— How to complete this task —
The string "States" may appear in lines of the listing. Report each line where it does.

++++

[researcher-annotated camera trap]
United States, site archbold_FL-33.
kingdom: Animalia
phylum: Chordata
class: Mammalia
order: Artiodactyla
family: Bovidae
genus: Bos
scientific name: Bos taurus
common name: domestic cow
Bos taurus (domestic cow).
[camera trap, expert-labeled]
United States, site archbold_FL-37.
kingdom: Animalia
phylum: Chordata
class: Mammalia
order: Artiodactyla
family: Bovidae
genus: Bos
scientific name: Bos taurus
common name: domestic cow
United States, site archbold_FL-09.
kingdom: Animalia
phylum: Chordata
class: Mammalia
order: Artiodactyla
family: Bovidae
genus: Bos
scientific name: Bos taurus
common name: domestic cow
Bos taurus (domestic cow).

++++

— Solution to this problem —
United States, site archbold_FL-33.
United States, site archbold_FL-37.
United States, site archbold_FL-09.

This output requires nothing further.